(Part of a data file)
==============================

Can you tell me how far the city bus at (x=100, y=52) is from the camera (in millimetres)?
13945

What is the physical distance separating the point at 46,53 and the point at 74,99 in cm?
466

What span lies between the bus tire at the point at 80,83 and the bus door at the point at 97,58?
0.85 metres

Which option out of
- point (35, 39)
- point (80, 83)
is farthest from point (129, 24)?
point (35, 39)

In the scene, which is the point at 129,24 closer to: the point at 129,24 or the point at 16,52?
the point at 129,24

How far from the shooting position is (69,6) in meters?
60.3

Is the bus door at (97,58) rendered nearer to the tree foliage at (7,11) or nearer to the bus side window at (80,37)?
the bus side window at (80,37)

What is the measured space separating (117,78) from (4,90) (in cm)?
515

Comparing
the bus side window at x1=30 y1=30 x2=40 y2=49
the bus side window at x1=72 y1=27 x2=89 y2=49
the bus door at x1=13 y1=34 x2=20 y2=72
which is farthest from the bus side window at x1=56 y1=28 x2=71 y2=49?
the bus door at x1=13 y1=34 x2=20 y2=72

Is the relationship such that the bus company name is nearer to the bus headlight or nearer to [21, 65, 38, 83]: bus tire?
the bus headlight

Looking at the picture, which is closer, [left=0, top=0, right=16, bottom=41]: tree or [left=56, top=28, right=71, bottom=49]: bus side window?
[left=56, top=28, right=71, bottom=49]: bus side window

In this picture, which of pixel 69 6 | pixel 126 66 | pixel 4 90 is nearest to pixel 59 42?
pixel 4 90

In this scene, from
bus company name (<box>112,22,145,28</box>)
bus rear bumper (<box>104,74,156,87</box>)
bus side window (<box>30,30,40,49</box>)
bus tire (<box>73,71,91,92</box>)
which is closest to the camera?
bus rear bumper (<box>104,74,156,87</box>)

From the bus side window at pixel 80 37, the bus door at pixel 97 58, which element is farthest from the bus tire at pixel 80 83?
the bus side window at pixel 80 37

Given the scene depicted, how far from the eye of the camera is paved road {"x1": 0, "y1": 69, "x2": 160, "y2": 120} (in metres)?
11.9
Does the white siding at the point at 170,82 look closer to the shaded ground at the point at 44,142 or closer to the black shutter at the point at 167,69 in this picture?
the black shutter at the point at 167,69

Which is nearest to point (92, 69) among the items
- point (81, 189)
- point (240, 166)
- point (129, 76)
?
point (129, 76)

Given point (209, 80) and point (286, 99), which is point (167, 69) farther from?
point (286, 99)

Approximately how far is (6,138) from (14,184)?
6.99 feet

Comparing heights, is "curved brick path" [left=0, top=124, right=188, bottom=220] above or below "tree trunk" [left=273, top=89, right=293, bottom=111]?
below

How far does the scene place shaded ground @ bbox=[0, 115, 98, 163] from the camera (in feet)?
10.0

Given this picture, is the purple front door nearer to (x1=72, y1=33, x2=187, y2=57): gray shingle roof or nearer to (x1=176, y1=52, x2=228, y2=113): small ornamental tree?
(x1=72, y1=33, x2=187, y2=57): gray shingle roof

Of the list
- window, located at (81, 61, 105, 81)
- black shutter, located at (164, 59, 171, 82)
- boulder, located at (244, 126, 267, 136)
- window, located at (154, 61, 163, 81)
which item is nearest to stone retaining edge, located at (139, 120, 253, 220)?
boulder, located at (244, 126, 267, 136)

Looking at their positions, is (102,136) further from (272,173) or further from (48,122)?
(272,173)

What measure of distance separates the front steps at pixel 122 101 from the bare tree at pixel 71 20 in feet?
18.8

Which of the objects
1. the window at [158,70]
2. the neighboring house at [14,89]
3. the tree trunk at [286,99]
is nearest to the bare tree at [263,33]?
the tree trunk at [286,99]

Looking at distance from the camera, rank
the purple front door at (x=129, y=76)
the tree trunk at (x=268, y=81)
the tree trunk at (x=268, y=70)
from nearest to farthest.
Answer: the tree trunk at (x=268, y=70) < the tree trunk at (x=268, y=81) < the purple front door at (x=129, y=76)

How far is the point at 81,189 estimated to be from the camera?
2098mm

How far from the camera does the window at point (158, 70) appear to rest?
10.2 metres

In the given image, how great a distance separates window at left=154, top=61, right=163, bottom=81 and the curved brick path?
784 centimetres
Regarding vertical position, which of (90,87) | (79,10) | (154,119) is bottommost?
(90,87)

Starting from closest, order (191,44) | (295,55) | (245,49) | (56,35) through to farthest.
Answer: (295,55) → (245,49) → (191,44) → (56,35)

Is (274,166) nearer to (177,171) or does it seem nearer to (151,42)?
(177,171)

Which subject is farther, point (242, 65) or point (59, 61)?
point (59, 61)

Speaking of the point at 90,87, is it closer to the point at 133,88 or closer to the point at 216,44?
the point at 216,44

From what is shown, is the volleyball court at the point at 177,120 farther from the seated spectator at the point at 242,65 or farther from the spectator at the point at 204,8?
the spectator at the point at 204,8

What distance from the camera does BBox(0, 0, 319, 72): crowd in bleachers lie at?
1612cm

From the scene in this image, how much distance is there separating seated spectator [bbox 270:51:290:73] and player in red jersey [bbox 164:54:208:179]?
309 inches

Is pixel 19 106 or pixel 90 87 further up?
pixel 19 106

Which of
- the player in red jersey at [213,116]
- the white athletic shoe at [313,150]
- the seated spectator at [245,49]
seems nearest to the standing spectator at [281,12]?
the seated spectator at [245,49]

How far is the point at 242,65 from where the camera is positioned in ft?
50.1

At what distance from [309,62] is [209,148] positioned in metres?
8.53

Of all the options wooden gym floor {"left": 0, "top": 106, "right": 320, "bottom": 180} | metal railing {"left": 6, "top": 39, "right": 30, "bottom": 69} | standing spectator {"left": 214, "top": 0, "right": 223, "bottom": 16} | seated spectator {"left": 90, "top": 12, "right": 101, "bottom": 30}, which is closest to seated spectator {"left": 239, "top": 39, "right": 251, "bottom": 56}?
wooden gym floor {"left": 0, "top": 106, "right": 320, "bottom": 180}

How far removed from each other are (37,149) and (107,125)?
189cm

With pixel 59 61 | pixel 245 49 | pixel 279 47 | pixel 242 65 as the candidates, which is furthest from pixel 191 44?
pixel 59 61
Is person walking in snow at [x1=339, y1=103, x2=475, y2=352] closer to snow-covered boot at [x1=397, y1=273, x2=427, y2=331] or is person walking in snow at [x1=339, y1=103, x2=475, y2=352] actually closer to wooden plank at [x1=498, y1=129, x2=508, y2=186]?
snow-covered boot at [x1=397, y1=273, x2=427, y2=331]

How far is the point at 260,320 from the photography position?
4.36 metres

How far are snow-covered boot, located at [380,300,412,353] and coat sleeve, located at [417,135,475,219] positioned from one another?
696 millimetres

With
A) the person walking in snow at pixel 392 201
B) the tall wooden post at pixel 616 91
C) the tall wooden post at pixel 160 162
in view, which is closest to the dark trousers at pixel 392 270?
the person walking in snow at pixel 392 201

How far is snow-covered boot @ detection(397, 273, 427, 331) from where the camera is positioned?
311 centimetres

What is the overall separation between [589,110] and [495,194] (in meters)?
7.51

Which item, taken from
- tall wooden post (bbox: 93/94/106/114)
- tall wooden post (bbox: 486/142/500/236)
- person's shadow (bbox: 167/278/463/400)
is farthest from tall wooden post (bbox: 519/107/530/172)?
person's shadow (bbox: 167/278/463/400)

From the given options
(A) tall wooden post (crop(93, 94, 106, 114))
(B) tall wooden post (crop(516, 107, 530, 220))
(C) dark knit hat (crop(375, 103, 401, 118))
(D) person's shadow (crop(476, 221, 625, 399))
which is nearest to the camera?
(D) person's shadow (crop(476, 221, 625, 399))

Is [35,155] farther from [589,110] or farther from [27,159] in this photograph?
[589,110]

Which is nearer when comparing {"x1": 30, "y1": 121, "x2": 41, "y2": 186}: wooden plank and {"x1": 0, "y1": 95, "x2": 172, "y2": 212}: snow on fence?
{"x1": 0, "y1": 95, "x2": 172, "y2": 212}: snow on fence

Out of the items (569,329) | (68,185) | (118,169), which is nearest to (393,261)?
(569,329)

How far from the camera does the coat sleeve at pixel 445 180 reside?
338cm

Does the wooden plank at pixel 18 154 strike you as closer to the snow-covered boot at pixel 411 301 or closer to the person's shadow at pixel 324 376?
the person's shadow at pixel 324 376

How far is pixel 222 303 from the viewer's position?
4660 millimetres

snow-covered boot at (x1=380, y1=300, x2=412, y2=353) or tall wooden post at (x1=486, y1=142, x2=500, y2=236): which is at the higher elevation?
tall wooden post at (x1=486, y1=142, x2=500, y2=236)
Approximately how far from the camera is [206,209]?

==============================

## [EXERCISE TASK]
Retype, exactly and only, the lines running from the one with "Out of the items" through the final line of the listing above.

## [OUTPUT OF THE EXERCISE]
Out of the items (569,329) | (68,185) | (118,169), which is nearest to (393,261)?
(569,329)

How far from the camera does the coat sleeve at pixel 445 180 reside?
338cm

Does the wooden plank at pixel 18 154 strike you as closer to the snow-covered boot at pixel 411 301 or closer to the person's shadow at pixel 324 376?
the person's shadow at pixel 324 376

How far is pixel 222 303 from the viewer's position?
4660 millimetres

snow-covered boot at (x1=380, y1=300, x2=412, y2=353) or tall wooden post at (x1=486, y1=142, x2=500, y2=236): which is at the higher elevation?
tall wooden post at (x1=486, y1=142, x2=500, y2=236)
Approximately how far from the camera is [206,209]?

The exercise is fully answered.